*Data records*
=== Begin Enclosure ===
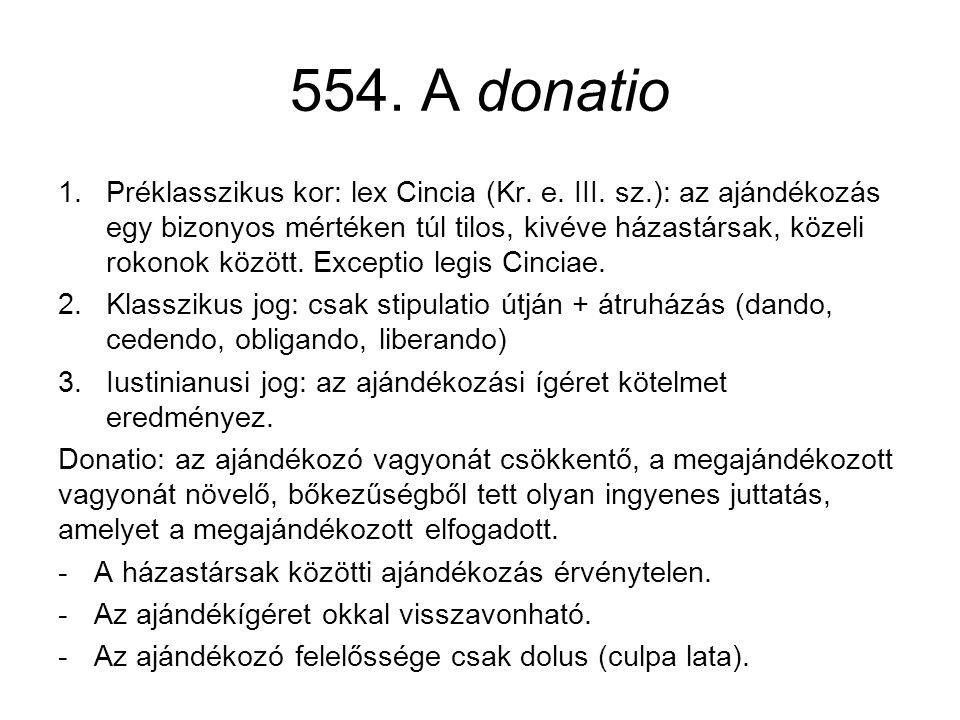 554. A donatio 1.Préklasszikus kor: lex Cincia (Kr. e. III. sz.): az ajándékozás egy bizonyos mértéken túl tilos, kivéve házastársak, közeli rokonok k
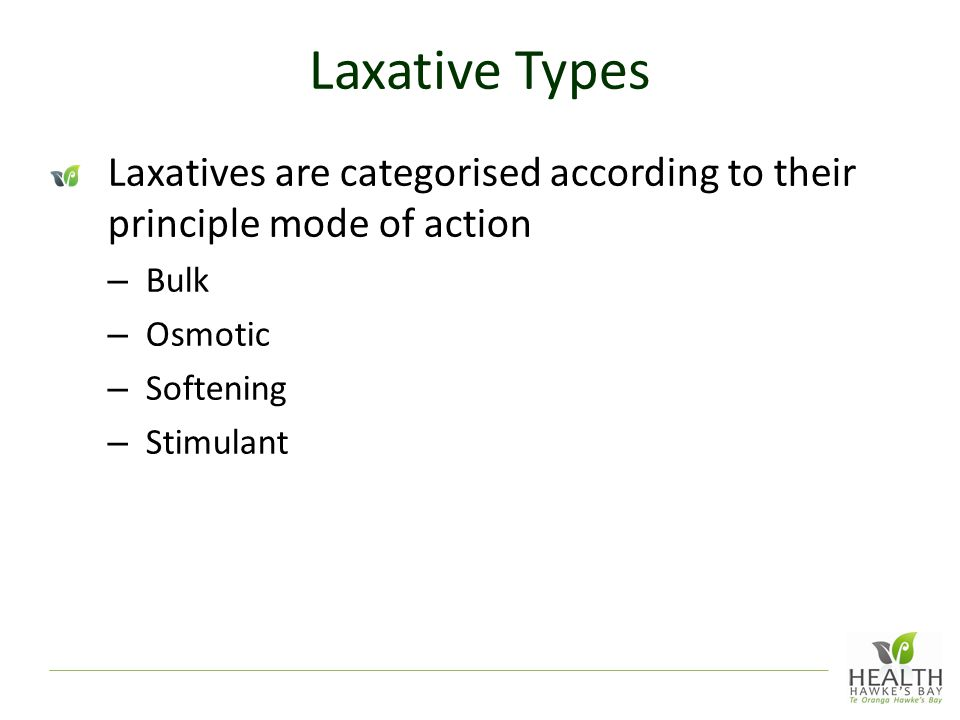 Laxative Types Laxatives are categorised according to their principle mode of action. Bulk. Osmotic.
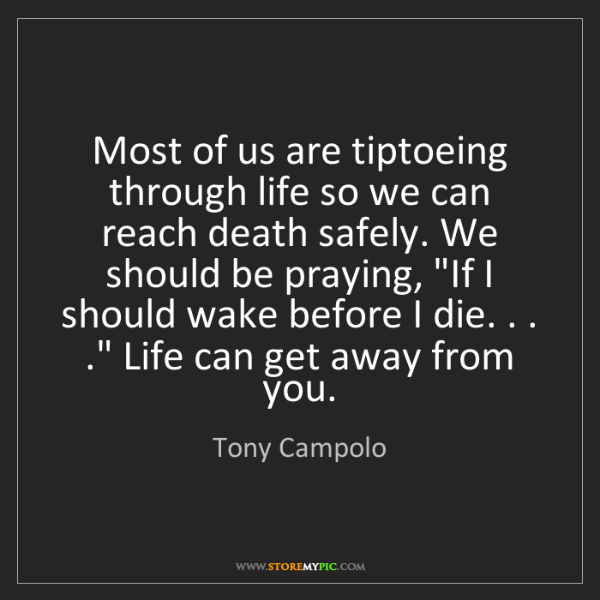 Tony Campolo: Most of us are tiptoeing through life so we can reach...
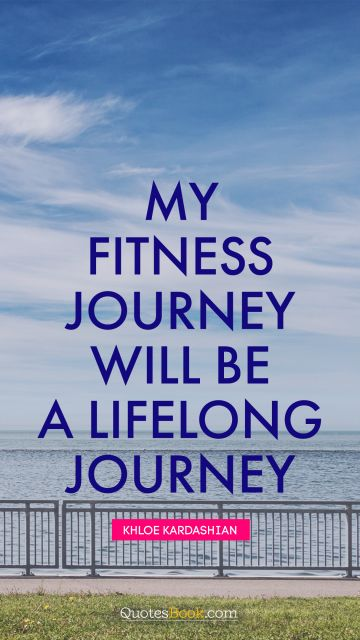 Inspirational Quote - My fitness journey will be a lifelong journey. Khloe Kardashian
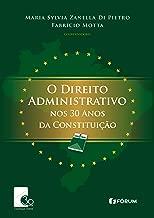 O Direito Administrativo nos 30 Anos da Constituição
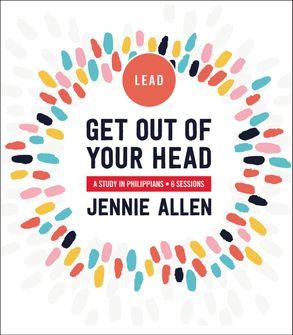 Cover image - Get Out Of Your Head Leader's Guide: A Study In Philippians
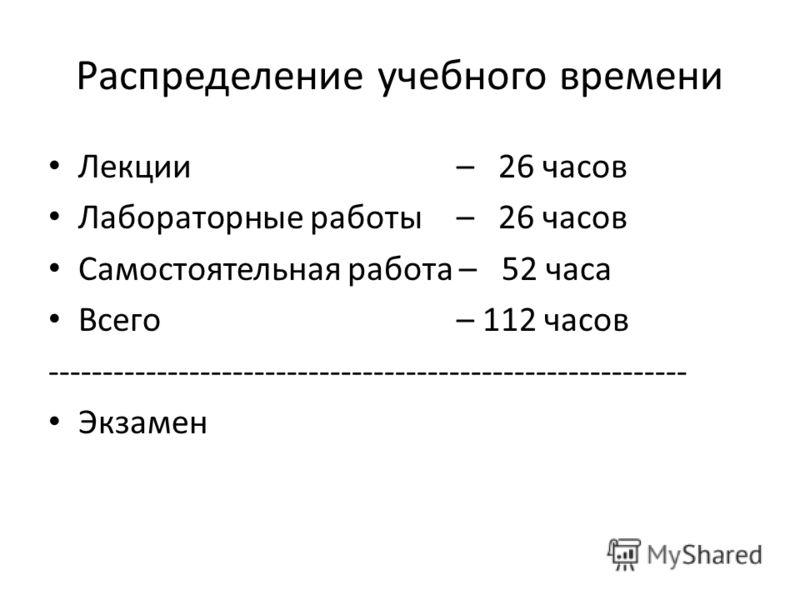 Распределение учебного времени Лекции – 26 часов Лабораторные работы – 26 часов Самостоятельная работа – 52 часа Всего – 112 часов ----------------------------------------------------------- Экзамен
=== End Enclosure ===
*Task objective*
Leaving every picture behind, retype the entries above exactly, from the first line through the line with "Tony Campolo: Most", and stop there.

*The answer*
 554. A donatio 1.Préklasszikus kor: lex Cincia (Kr. e. III. sz.): az ajándékozás egy bizonyos mértéken túl tilos, kivéve házastársak, közeli rokonok k
 Laxative Types Laxatives are categorised according to their principle mode of action. Bulk. Osmotic.
 Tony Campolo: Most of us are tiptoeing through life so we can reach...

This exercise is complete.